Hateless Hate Crime at Rutgers?

dharun_ravi.jpgThe criminal trial of Dharun Ravi commanded national attention and focus on our controversial hate-crime laws. The issue was whether Ravi spied on his Rutgers roommate, Tyler Clementi, and whether he spied because of prejudice against homosexuals generally and against his gay roommate in particular. Ravi’s conviction last Friday on the most serious charge against him, “bias intimidation,” carries with it a possible sentence of ten years in prison. It was not for homicide. The jury certainly knew that Tyler had jumped to his death from the George Washington Bridge, a few days after 18-year-old Ravi used a web cam to observe his roommate’s tryst with a 28-year-old man in September, 2010.
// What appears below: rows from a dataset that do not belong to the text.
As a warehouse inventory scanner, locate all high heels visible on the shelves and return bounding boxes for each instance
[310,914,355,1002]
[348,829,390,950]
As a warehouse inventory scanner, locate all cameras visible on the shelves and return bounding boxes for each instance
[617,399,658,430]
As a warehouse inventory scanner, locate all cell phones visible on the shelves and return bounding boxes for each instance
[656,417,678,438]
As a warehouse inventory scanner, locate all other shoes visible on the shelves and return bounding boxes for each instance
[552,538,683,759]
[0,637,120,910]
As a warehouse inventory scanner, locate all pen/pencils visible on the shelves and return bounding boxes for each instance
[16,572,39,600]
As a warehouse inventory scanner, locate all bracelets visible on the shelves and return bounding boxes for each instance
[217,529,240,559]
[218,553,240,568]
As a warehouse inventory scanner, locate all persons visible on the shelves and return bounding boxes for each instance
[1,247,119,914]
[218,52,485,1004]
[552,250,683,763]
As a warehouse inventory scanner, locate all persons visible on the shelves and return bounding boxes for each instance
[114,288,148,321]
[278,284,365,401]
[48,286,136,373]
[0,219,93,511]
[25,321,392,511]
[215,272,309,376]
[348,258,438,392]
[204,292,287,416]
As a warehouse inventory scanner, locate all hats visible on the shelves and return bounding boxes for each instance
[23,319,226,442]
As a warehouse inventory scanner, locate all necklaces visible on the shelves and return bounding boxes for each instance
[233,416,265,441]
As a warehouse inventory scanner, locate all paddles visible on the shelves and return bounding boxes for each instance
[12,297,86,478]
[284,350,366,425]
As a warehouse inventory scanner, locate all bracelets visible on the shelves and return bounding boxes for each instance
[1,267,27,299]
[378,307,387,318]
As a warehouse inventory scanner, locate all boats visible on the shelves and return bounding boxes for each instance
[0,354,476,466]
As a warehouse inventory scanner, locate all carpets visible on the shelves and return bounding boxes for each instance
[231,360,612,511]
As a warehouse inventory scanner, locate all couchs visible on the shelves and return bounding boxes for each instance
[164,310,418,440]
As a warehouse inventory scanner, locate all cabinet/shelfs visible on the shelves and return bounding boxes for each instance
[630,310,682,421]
Legally, however, Tyler’s suicide was irrelevant to the case. The jury should have considered only whether or not Ravi was guilty of a hate-crime: “bias intimidation.” Like 45 states and the federal government that have hate-crime laws to increase the penalties for other crimes, New Jersey has an Ethnic Intimidation Act. Nevada, for example, adds 25 percent to a prison sentence for felonies judged to be hate-crimes, but New Jersey’s hate-crime law tops the list for extra punitiveness. One problem is that hate-crimes, like beauty, are in the eyes of beholders. Did Ravi’s spying constitute “bias intimidation’?

After nearly three weeks of testimony in Ravi’s trial, the prosecutor and the defense attorney summarized their differing interpretations of the undisputed facts in the case, and Judge Berman asked the jury to weigh the fifteen charges and reach a verdict. The evidence consisted mostly of hundreds of emails, Facebook posts, text messages, instant messages, and Twitter feeds sent by Ravi to his friends and their replies. They were short, frequently contained the word “fuck” for emphasis, as well as abbreviations like “wtf” and “lol” that teenagers presumably understood but might have confused some jurors. The prosecutor called several students who lived in the same dormitory as Ravi and Clementi and knew about the web cam or actually saw Clementi with M.B., his visitor – for a few seconds; none of them heard Ravi express hostile feelings about homosexuality or homosexuals. Ravi did not testify; his attorney apparently did not feel that his testimony was necessary. Ravi and his lawyers apparently believed that the prosecutor had demonstrated no convincing evidence of “bias intimidation.” To the contrary, Ravi’s attorney pointed out that Ravi had sent a conciliatory email to Tyler when he realized that Tyler wanted to change roommates after learning of the spying. The email that Ravi wrote to Tyler, sent before he realized that Tyler had already committed suicide, shows that Ravi did not hold Tyler’s homosexuality against him and wanted to keep Tyler as his roommate:

I’ve known you were gay and I have no problem with it. In fact one of my closest friends is gay and he and I have a very open relationship. I just suspected you were shy about it which is why I never broached the topic. I don’t want your freshman year to be ruined because of a petty misunderstanding, it’s adding to my guilt. You have a right to move if you wish but I don’t want you to feel pressured to without fully understanding the situation.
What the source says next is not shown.